// Copyright (C) 2017  Davis E. King (davis@dlib.net)
// License: Boost Software License   See LICENSE.txt for the full license.
#undef DLIB_UPPER_bOUND_FUNCTION_ABSTRACT_Hh_
#ifdef DLIB_UPPER_bOUND_FUNCTION_ABSTRACT_Hh_

#include "../matrix.h"
#include <limits>

namespace dlib
{

// ----------------------------------------------------------------------------------------

    struct function_evaluation
    {
        /*!
            WHAT THIS OBJECT REPRESENTS
                This object records the output of a real valued function in response to
                some input. 

                In particular, if you have a function F(x) then the function_evaluation is
                simply a struct that records x and the scalar value F(x).
        !*/

        function_evaluation() = default;
        function_evaluation(const matrix<double,0,1>& x, double y) :x(x), y(y) {}

        matrix<double,0,1> x;
        double y = std::numeric_limits<double>::quiet_NaN();
    };

// ----------------------------------------------------------------------------------------

    class upper_bound_function
    {
        /*!
            WHAT THIS OBJECT REPRESENTS
                This object represents a piecewise linear non-parametric function that can
                be used to define an upper bound on some more complex and unknown function.
                To describe this precisely, lets assume there is a function F(x) which you
                are capable of sampling from but otherwise know nothing about, and that you
                would like to find an upper bounding function U(x) such that U(x) >= F(x)
                for any x.  It would also be good if U(x)-F(x) was minimal.  I.e. we would
                like U(x) to be a tight upper bound, not something vacuous like U(x) =
                infinity.

                The upper_bound_function class is a tool for creating this kind of upper
                bounding function from a set of function_evaluations of F(x).  We do this
                by considering only U(x) of the form:
                    U = [](matrix<double,0,1> x) {
                       double min_ub = infinity;
                       for (size_t i = 0; i < POINTS.size(); ++i) {
                            function_evaluation p = POINTS[i]
                            double local_bound = p.y + sqrt(noise_terms[i] + trans(p.x-x)*M*(p.x-x))
                            min_ub = min(min_ub, local_bound)
                        }
                        return min_ub;
                    }
                Where POINTS is an array of function_evaluation instances drawn from F(x),
                M is a diagonal matrix, and noise_terms is an array of scalars.
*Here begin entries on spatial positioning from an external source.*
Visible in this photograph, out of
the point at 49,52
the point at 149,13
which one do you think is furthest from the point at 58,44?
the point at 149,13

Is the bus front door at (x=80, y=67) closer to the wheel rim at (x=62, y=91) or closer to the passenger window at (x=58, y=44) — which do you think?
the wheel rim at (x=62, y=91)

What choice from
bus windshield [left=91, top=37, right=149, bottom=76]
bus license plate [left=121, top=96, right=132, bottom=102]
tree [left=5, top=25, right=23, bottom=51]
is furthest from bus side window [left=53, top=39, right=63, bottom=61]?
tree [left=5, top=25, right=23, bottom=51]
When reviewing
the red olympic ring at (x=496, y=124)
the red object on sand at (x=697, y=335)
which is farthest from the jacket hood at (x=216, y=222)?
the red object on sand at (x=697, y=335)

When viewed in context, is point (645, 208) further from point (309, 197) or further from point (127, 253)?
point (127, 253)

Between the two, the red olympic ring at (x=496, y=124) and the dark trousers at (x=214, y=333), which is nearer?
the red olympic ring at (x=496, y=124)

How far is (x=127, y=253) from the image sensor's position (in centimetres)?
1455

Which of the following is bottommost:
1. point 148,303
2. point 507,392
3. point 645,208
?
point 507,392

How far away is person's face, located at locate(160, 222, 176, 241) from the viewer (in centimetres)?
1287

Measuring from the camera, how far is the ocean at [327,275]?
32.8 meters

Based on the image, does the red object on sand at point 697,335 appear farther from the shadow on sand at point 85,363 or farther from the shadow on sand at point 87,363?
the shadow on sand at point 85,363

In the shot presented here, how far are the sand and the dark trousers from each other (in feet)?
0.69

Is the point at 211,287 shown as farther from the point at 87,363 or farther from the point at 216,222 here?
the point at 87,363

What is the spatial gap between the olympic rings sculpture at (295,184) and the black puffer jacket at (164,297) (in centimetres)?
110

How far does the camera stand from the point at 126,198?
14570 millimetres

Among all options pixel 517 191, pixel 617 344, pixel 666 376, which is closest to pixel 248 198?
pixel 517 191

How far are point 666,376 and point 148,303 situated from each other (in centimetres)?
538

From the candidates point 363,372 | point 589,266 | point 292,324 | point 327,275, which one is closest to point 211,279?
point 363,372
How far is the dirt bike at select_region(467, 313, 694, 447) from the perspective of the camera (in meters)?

                To create an upper bound U(x), the upper_bound_function takes a POINTS array
                containing evaluations of F(x) as input and solves the following quadratic
                program to find the parameters of U(x):
                    
                    min_{M,noise_terms}:  sum(squared(M)) + sum(squared(noise_terms/relative_noise_magnitude))
                    s.t.   U(POINTS[i].x) >= POINTS[i].y,  for all i 
                           noise_terms[i] >= 0
                           min(M) >= 0
                           M is a diagonal matrix 
               
                Therefore, the quadratic program finds the U(x) that always upper bounds
                F(x) on the supplied POINTS, but is otherwise as small as possible.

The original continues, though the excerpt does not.